# **Comprehensive NLP Lab: From Preprocessing to Feature Extraction**

In this lab, you will explore a wide range of Natural Language Processing (NLP) techniques, from basic text preprocessing to advanced feature extraction and analysis. By the end of this lab, you will be able to:

1. **Tokenize** and preprocess text data.
2. Remove **stop words** and **punctuation**.
3. Apply **stemming** and **lemmatization**.
4. Extract features using **Bag of Words (BoW)** and **TF-IDF**.
5. Generate **n-grams** to capture contextual information.
6. Evaluate the impact of different preprocessing techniques on text data.

Let's dive in!

## **1. Setup the Environment**


Before we begin, ensure you have the necessary libraries installed. Run the following cell to install them:


In [2]:
!pip install nltk scikit-learn pandas matplotlib





Now, import the required libraries:

In [3]:

import nltk
import re
import string
import pandas as pd
import matplotlib.pyplot as plt
from nltk.corpus import stopwords
from nltk.tokenize import word_tokenize
from nltk.stem import PorterStemmer, WordNetLemmatizer
from nltk import pos_tag
from sklearn.feature_extraction.text import CountVectorizer, TfidfVectorizer

In [4]:
# Download NLTK datasets
nltk.download('punkt')
nltk.download('stopwords')
nltk.download('averaged_perceptron_tagger')
nltk.download('wordnet')
nltk.download('punkt_tab')
nltk.download('averaged_perceptron_tagger')

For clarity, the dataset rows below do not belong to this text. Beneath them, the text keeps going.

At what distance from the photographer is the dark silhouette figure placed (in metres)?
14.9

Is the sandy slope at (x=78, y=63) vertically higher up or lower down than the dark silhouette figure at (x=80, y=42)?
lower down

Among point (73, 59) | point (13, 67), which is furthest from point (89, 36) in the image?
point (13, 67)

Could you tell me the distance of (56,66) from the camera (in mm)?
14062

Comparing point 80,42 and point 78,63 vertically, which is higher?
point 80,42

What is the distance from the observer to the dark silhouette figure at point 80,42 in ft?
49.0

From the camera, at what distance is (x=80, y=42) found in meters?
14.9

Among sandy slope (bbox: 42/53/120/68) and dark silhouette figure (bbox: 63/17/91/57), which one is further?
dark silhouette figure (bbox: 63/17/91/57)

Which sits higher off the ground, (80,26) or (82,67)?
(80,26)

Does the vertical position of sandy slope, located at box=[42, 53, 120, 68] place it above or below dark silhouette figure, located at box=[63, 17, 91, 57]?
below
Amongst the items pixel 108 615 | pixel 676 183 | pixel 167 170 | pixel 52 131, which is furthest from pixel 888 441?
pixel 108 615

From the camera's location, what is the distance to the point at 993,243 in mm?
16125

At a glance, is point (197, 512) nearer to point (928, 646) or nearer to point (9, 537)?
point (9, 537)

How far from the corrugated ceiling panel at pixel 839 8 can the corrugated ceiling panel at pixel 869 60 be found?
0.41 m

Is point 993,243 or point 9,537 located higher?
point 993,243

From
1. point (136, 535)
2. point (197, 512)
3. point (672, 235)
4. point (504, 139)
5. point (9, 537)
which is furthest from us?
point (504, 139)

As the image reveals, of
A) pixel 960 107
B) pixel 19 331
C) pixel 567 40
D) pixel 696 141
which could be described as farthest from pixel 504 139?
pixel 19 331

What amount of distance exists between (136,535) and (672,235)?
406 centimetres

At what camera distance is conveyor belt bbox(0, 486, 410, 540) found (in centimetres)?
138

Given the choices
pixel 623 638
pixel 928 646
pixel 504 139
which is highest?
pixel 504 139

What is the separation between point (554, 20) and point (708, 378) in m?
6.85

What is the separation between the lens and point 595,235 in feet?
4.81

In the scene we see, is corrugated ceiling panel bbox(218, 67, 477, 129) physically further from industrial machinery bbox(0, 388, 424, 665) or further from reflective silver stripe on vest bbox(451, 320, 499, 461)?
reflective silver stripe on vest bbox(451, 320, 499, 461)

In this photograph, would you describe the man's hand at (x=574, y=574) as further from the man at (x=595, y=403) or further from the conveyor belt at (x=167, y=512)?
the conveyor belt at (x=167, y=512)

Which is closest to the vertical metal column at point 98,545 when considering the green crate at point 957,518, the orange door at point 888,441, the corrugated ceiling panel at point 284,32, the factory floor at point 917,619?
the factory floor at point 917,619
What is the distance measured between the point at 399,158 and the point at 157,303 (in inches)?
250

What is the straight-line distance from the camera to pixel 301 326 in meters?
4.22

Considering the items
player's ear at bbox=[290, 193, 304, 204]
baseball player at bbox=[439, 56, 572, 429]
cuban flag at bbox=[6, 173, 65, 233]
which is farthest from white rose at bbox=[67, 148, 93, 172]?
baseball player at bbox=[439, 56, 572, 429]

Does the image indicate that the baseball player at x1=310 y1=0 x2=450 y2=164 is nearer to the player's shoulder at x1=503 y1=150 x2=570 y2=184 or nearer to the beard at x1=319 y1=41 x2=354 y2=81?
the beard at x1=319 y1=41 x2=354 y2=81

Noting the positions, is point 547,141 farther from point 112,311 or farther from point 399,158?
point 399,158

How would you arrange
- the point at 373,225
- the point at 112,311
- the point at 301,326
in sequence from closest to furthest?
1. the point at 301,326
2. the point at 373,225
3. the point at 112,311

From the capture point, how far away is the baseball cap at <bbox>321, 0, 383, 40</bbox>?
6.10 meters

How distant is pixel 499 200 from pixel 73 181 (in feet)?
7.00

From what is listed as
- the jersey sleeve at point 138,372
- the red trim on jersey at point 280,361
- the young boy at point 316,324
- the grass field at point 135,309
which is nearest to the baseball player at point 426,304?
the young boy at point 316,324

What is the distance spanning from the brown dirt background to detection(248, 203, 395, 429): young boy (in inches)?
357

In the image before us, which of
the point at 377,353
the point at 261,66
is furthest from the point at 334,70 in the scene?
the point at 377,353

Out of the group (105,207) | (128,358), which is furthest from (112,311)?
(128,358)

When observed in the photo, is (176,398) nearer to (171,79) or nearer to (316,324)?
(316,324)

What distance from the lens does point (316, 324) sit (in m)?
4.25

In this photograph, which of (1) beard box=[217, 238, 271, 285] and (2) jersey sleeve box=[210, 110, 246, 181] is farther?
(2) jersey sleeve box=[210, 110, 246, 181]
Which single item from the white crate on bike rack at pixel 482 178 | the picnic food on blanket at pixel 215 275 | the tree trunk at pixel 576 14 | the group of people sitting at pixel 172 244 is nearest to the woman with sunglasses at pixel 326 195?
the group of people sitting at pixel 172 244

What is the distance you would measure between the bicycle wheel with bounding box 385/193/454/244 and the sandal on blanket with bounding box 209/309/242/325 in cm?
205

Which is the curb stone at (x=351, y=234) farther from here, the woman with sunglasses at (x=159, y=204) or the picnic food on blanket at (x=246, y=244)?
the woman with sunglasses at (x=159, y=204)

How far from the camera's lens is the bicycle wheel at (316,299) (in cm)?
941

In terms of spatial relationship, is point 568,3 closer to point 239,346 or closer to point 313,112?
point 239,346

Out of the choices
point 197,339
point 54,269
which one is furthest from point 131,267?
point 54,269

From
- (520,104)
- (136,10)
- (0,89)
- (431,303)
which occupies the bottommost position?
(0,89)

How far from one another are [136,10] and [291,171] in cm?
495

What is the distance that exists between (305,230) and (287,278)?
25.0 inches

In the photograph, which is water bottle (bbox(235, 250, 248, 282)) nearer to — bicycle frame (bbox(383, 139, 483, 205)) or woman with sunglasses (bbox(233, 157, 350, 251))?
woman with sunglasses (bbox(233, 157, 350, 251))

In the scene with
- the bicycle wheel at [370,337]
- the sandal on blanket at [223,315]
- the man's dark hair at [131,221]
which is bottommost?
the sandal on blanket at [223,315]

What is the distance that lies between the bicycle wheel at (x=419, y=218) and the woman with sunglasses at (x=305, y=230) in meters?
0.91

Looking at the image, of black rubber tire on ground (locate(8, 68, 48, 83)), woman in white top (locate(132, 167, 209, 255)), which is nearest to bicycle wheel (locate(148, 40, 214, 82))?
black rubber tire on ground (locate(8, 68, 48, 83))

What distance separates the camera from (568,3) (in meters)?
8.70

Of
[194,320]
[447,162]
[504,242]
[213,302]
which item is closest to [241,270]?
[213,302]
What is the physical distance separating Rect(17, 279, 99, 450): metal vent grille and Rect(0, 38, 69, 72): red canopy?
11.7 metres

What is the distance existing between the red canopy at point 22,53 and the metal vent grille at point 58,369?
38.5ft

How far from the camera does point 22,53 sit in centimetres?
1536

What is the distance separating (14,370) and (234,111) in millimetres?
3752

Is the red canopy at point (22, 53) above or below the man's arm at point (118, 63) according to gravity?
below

[nltk_data] Downloading package punkt to
[nltk_data]     C:\Users\Lain\AppData\Roaming\nltk_data...
[nltk_data]   Package punkt is already up-to-date!
[nltk_data] Downloading package stopwords to
[nltk_data]     C:\Users\Lain\AppData\Roaming\nltk_data...
[nltk_data]   Package stopwords is already up-to-date!
[nltk_data] Downloading package averaged_perceptron_tagger to
[nltk_data]     C:\Users\Lain\AppData\Roaming\nltk_data...
[nltk_data]   Package averaged_perceptron_tagger is already up-to-
[nltk_data]       date!
[nltk_data] Downloading package wordnet to
[nltk_data]     C:\Users\Lain\AppData\Roaming\nltk_data...
[nltk_data]   Package wordnet is already up-to-date!
[nltk_data] Downloading package punkt_tab to
[nltk_data]     C:\Users\Lain\AppData\Roaming\nltk_data...
[nltk_data]   Package punkt_tab is already up-to-date!
[nltk_data] Downloading package averaged_perceptron_tagger to
[nltk_data]     C:\Users\Lain\AppData\Roaming\nltk_data...
[nltk_data]   Package averaged_perceptron_t

True

## **2. Text Preprocessing**

### **Exercise 1: Tokenization and Stop Word Removal**

Tokenize the following text

In [5]:
text = "Natural Language Processing (NLP) is a fascinating field of study! It involves analyzing and understanding human language."
# your code here
tokens = nltk.word_tokenize(text)
tokens

['Natural',
 'Language',
 'Processing',
 '(',
 'NLP',
 ')',
 'is',
 'a',
 'fascinating',
 'field',
 'of',
 'study',
 '!',
 'It',
 'involves',
 'analyzing',
 'and',
 'understanding',
 'human',
 'language',
 '.']

Remove stop words and store the result in a variable called `filtered_tokens`

In [6]:
stop_words = set(stopwords.words('english'))
# your code here
filtered_tokens = [w for w in tokens if not w.lower() in stop_words]
filtered_tokens


['Natural',
 'Language',
 'Processing',
 '(',
 'NLP',
 ')',
 'fascinating',
 'field',
 'study',
 '!',
 'involves',
 'analyzing',
 'understanding',
 'human',
 'language',
 '.']

In [7]:
print("Filtered Tokens:", filtered_tokens)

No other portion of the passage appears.